Attached is the original, which I believe is among those distributed with Photoshop or Photo-paint or Paint Shop Pro. It was not taken by me.

Next post is the Painter-Phothshop rendition.

~Danny~

DannyRaphael
08-25-2003, 08:42 PM
What makes Painter unique is (what appears to me) considerable more control over brush characteristics than one has in Photoshop. There's also a "Cloner brushes" featue which operates in concept like Photoshop's Art History Brush, but with a high degree of control over brush characterics, e.g., Colored Pencil, Watercolor and Oils vs. Photoshop's lame "Tight Long" and "Loose Medium"-type options.

Don't misconstrue the attached image as world class quality or necessarily a reason to plunk down $135 for a Painter 8 upgrade. It's just a "while I'm learning" example of various Painter brush effects integrated with a Photoshop 7 Smart Blur/Edge Only + Diffuse > Anisotropic layer.

= = = = = =

If you have some images you've "photo-painted" using Painter, by all means post the "before" (if you have it) and thee after to illustrate the possibilities.

DannyRaphael
08-30-2003, 01:32 AM
The more I mess with Painter 8, the more I understand it and appreciate it's unique abilities.
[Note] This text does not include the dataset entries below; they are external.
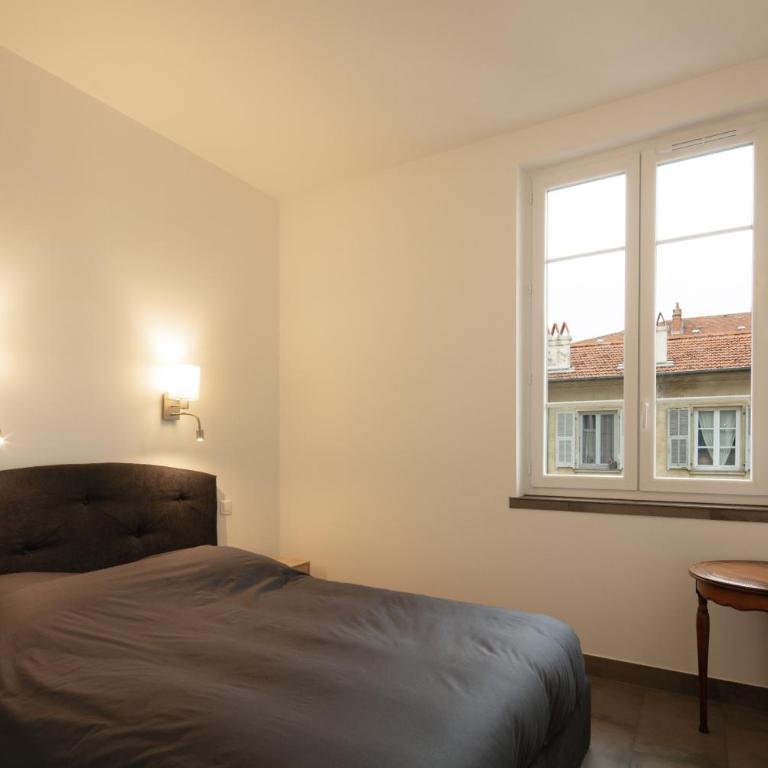 "Le Rivoli" by EnjoyNice, beach at 2 min, central, airco - Appartement 1 Chambre - 11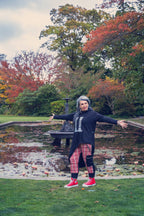 Tartan Two Tone Pant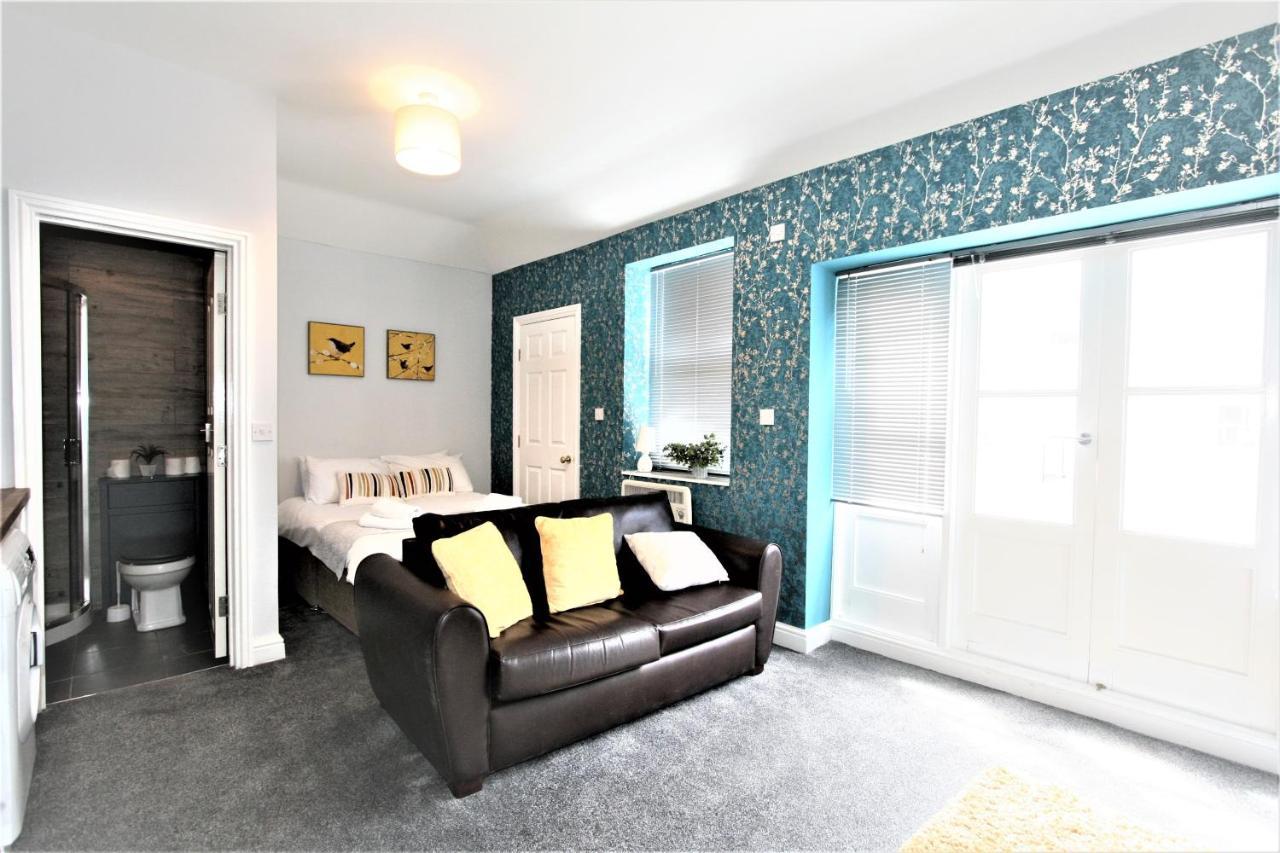 Albion Street Serviced Apartments Cheltenham Eksteriør bilde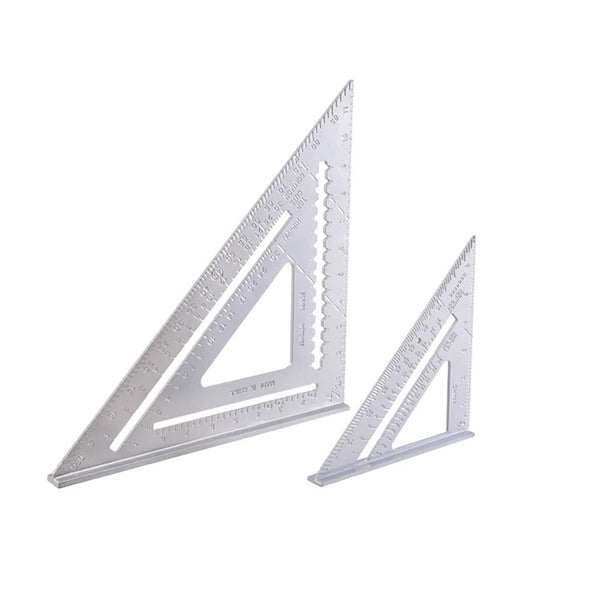 Faithfull 2 Piece Quick Square Set 7 & 10 inch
Original: http://www.pbase.com/image/20711999

Interpretation attached.

This started out in Photoshop as a standard convert to grayscale, duplicate layer, blend=color dodge, invert, apply Gaussian Blur. Merged visible and applied colored pencil filter.

Saved and opened in Painter where I applied various brush variants, then back to Photoshop for additonal strokes to mask some of the colored pencil strokes.